Donal was silent: what might not be the consequences!

"You may go and see them at work, Davie," he said. "We shall have no more lessons this morning.-Was your papa with them?"

"No, sir-at least, I did not see him. Simmons told me he sent for the masons this morning, and set them to take the wall down. Oh, thank you, Mr. Grant! It is such fun! I do wonder what is behind it! It may be a place you know quite well, or a place you never saw before!"

Davie ran off, and Donal instantly sped to a corner where he had hidden some tools, thence to lady Arctura's deserted room, and so to the oak door. He remembered seeing another staple in the same post, a little lower down: if he could get that out, he would drive it in beside the remains of the other, so as to hold the bolt of the lock: if the earl knew the way in, as doubtless he did, he must not learn that another had found it-not yet at least! As he went down, every blow of the masons pounding at the wall, seemed in his very ears.

He peeped through the press-door: they had not yet got through the wall: no light was visible! He made haste to restore things-only a stool and a few papers-to their exact positions when first he entered. Close to him on the other side of the partition, shaking the place, the huge blows were falling like those of a ram on the wall of a besieged city, of which he was the whole garrison. He stepped into the press and drew the door after him: with his last glance behind him he saw, in the faint gleam of light that came with it, a stone fall: he must make haste: the demolition would go on much faster now; but before they had the opening large enough to pass, he would have done what he wanted!
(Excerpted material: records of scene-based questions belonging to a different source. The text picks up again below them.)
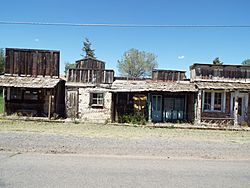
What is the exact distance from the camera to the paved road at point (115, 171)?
5.60 metres

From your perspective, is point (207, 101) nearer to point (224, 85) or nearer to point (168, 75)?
point (224, 85)

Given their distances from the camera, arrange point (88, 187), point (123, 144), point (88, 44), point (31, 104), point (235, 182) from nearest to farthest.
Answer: point (88, 187)
point (235, 182)
point (123, 144)
point (31, 104)
point (88, 44)

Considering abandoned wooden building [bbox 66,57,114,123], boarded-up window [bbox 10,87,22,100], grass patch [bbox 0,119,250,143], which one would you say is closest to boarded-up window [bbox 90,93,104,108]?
abandoned wooden building [bbox 66,57,114,123]

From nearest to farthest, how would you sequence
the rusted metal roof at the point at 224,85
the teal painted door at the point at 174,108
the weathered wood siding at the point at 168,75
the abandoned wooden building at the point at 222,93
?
the rusted metal roof at the point at 224,85, the abandoned wooden building at the point at 222,93, the teal painted door at the point at 174,108, the weathered wood siding at the point at 168,75

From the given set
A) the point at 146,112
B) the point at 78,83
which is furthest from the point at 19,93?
the point at 146,112

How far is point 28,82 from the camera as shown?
2236 cm

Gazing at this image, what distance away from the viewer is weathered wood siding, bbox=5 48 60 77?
78.3ft

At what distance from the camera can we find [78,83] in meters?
23.8

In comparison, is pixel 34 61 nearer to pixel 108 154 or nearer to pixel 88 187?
pixel 108 154

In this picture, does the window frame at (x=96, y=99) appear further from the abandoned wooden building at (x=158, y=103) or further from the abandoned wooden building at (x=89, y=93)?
the abandoned wooden building at (x=158, y=103)

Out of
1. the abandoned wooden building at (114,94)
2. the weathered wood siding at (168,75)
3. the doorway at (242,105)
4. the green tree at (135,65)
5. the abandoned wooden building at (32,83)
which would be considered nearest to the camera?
the abandoned wooden building at (114,94)

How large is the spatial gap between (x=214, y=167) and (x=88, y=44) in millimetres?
66619

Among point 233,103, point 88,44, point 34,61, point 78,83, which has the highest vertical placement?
point 88,44

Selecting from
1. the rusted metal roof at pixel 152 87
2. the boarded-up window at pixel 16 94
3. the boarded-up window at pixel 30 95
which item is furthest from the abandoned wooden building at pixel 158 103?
the boarded-up window at pixel 16 94
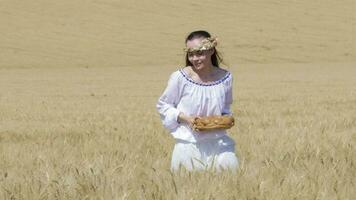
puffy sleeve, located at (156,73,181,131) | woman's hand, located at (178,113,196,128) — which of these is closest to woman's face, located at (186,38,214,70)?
puffy sleeve, located at (156,73,181,131)

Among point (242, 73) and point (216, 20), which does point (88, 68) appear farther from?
point (216, 20)

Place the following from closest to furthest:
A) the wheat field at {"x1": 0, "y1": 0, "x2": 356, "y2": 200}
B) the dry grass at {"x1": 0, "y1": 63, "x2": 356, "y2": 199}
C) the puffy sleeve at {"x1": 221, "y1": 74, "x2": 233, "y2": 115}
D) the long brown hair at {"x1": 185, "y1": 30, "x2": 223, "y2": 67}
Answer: the dry grass at {"x1": 0, "y1": 63, "x2": 356, "y2": 199}, the wheat field at {"x1": 0, "y1": 0, "x2": 356, "y2": 200}, the long brown hair at {"x1": 185, "y1": 30, "x2": 223, "y2": 67}, the puffy sleeve at {"x1": 221, "y1": 74, "x2": 233, "y2": 115}

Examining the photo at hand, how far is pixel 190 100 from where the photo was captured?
4262mm

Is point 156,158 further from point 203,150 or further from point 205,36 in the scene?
point 205,36

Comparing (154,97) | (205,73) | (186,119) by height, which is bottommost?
(154,97)

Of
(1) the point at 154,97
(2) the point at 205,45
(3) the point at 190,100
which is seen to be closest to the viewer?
(2) the point at 205,45

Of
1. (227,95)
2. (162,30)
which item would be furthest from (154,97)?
(162,30)

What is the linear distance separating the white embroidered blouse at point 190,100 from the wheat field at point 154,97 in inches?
8.3

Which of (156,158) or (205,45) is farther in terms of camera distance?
(156,158)

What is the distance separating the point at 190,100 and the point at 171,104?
13 cm

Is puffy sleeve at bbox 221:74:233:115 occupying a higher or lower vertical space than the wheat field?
higher

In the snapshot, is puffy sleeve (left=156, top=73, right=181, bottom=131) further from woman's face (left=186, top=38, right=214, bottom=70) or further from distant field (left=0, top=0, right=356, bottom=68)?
distant field (left=0, top=0, right=356, bottom=68)

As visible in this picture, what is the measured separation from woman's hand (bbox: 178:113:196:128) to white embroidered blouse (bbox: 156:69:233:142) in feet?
0.07

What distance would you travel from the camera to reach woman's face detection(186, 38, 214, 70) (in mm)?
4184
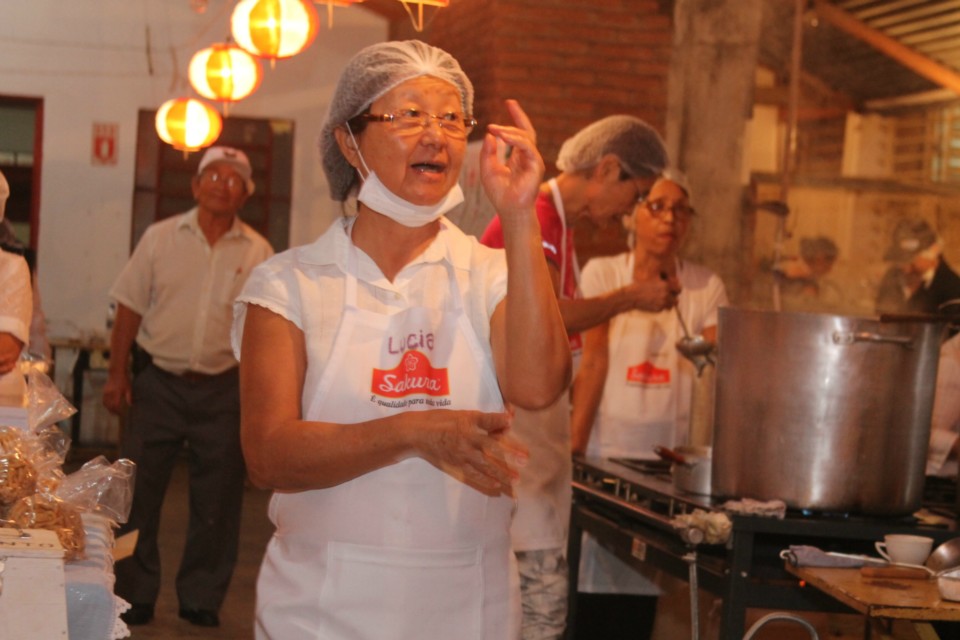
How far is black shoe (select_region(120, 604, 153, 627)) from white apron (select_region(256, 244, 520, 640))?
381cm

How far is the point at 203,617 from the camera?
6070mm

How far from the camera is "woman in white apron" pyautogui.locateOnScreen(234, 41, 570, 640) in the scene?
220 cm

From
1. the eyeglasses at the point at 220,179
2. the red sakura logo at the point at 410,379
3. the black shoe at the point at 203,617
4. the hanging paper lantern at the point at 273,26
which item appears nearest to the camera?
the red sakura logo at the point at 410,379

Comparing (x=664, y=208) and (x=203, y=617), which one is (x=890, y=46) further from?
(x=203, y=617)

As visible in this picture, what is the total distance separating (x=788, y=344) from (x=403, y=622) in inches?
58.7

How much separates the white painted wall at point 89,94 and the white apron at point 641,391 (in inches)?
271

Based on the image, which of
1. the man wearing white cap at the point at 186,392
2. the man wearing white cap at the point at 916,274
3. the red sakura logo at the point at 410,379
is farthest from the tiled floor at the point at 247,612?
the man wearing white cap at the point at 916,274

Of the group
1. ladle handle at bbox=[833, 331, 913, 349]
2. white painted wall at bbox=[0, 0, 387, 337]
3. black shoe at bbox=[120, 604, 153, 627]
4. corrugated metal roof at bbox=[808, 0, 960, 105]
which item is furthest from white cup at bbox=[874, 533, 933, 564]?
white painted wall at bbox=[0, 0, 387, 337]

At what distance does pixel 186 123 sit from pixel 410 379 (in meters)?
7.17

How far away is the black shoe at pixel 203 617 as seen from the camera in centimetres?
607

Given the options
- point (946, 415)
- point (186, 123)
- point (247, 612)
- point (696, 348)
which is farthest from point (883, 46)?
point (696, 348)

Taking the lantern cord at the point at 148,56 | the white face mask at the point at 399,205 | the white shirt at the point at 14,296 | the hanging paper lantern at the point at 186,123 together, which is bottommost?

With a strong piece of iron for a lever, he drew the staple from the post, then drove it in astride of the bolt, careful to time his blows to those of the masons. That done, he ran down to the chapel, gathered what dust he could sweep up from behind the altar and laid it on its top, restored on the bed, with its own dust, a little of the outline of what had lain there, dropped the slab to its place in the floor of the passage, closed the door of the chapel with some difficulty because of its broken hinge, and ascended.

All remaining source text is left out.